• _What this task involves_
Would you copy out the whole listing exactly as given?

• _Dataset extract_
- Opening Delimiter -

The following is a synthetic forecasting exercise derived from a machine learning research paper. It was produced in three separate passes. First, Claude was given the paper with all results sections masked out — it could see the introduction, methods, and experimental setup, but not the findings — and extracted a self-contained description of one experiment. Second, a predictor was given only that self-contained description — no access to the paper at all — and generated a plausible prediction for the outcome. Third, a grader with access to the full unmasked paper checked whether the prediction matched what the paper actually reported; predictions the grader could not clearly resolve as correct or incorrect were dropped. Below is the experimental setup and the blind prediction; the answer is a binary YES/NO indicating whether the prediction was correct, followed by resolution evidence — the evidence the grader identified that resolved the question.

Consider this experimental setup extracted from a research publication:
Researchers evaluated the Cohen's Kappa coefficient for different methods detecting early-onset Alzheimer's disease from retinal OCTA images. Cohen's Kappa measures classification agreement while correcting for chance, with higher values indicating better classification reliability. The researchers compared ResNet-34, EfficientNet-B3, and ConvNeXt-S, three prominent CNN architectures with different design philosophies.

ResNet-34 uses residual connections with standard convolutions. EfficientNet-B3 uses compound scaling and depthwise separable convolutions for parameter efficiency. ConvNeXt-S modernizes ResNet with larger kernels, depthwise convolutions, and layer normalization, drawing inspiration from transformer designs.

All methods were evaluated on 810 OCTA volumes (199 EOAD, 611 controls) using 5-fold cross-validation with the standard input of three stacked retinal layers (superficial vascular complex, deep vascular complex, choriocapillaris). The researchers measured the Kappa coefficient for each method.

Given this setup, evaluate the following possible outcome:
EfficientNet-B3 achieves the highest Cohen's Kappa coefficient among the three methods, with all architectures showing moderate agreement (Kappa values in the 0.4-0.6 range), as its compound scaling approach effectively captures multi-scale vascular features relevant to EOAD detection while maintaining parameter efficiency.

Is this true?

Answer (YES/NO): NO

- Closing Delimiter -

• _Exercise output_
The following is a synthetic forecasting exercise derived from a machine learning research paper. It was produced in three separate passes. First, Claude was given the paper with all results sections masked out — it could see the introduction, methods, and experimental setup, but not the findings — and extracted a self-contained description of one experiment. Second, a predictor was given only that self-contained description — no access to the paper at all — and generated a plausible prediction for the outcome. Third, a grader with access to the full unmasked paper checked whether the prediction matched what the paper actually reported; predictions the grader could not clearly resolve as correct or incorrect were dropped. Below is the experimental setup and the blind prediction; the answer is a binary YES/NO indicating whether the prediction was correct, followed by resolution evidence — the evidence the grader identified that resolved the question.

Consider this experimental setup extracted from a research publication:
Researchers evaluated the Cohen's Kappa coefficient for different methods detecting early-onset Alzheimer's disease from retinal OCTA images. Cohen's Kappa measures classification agreement while correcting for chance, with higher values indicating better classification reliability. The researchers compared ResNet-34, EfficientNet-B3, and ConvNeXt-S, three prominent CNN architectures with different design philosophies.

ResNet-34 uses residual connections with standard convolutions. EfficientNet-B3 uses compound scaling and depthwise separable convolutions for parameter efficiency. ConvNeXt-S modernizes ResNet with larger kernels, depthwise convolutions, and layer normalization, drawing inspiration from transformer designs.

All methods were evaluated on 810 OCTA volumes (199 EOAD, 611 controls) using 5-fold cross-validation with the standard input of three stacked retinal layers (superficial vascular complex, deep vascular complex, choriocapillaris). The researchers measured the Kappa coefficient for each method.

Given this setup, evaluate the following possible outcome:
EfficientNet-B3 achieves the highest Cohen's Kappa coefficient among the three methods, with all architectures showing moderate agreement (Kappa values in the 0.4-0.6 range), as its compound scaling approach effectively captures multi-scale vascular features relevant to EOAD detection while maintaining parameter efficiency.

Is this true?

Answer (YES/NO): NO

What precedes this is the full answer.